*Requirements*:
Starting at the line that holds "What is the measured", set down each line through the end of the listing, exactly as written and with nothing added.
>> Begin
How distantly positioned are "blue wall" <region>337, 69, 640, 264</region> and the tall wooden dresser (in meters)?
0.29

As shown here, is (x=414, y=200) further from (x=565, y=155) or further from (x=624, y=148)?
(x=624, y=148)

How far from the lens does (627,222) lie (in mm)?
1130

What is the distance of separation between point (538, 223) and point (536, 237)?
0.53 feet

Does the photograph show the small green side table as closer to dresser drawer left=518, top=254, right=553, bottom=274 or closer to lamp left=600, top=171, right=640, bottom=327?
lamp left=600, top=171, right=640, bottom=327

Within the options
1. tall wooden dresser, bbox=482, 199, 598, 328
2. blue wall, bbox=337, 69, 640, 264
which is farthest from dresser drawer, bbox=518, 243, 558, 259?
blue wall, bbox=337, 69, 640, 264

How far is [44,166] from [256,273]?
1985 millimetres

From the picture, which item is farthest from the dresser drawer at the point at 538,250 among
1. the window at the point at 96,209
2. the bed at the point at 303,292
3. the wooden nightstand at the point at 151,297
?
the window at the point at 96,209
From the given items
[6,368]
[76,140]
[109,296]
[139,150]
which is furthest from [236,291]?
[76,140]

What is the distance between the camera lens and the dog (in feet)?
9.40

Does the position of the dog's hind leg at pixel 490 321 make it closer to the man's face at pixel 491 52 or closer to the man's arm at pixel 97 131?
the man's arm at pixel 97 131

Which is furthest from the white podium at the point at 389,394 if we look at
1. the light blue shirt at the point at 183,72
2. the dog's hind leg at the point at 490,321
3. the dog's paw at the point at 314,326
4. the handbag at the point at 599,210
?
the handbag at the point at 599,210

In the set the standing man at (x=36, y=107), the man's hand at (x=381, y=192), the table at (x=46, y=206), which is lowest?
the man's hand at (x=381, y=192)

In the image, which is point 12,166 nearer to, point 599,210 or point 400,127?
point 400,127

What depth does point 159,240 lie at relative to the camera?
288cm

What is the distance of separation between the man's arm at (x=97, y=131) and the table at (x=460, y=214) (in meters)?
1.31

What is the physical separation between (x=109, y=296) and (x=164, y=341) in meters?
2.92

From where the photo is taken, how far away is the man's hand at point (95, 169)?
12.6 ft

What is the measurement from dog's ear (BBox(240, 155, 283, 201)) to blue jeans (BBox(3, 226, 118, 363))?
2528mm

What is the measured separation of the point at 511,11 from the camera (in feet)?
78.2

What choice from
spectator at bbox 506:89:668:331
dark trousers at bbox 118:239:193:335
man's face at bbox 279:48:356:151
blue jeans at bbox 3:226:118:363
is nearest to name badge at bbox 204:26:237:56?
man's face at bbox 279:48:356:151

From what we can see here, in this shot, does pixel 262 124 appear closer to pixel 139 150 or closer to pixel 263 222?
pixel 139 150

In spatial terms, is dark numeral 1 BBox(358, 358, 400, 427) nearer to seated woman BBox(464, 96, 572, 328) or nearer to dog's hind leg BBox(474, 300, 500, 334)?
>> End
*Correct output*:
What is the measured separation of the point at 511,11 from the camera (in feet)?
78.2

What choice from
spectator at bbox 506:89:668:331
dark trousers at bbox 118:239:193:335
man's face at bbox 279:48:356:151
blue jeans at bbox 3:226:118:363
is nearest to name badge at bbox 204:26:237:56?
man's face at bbox 279:48:356:151

From what we can see here, in this shot, does pixel 262 124 appear closer to pixel 139 150 or closer to pixel 263 222?
pixel 139 150

In spatial terms, is dark numeral 1 BBox(358, 358, 400, 427) nearer to seated woman BBox(464, 96, 572, 328) or nearer to dog's hind leg BBox(474, 300, 500, 334)?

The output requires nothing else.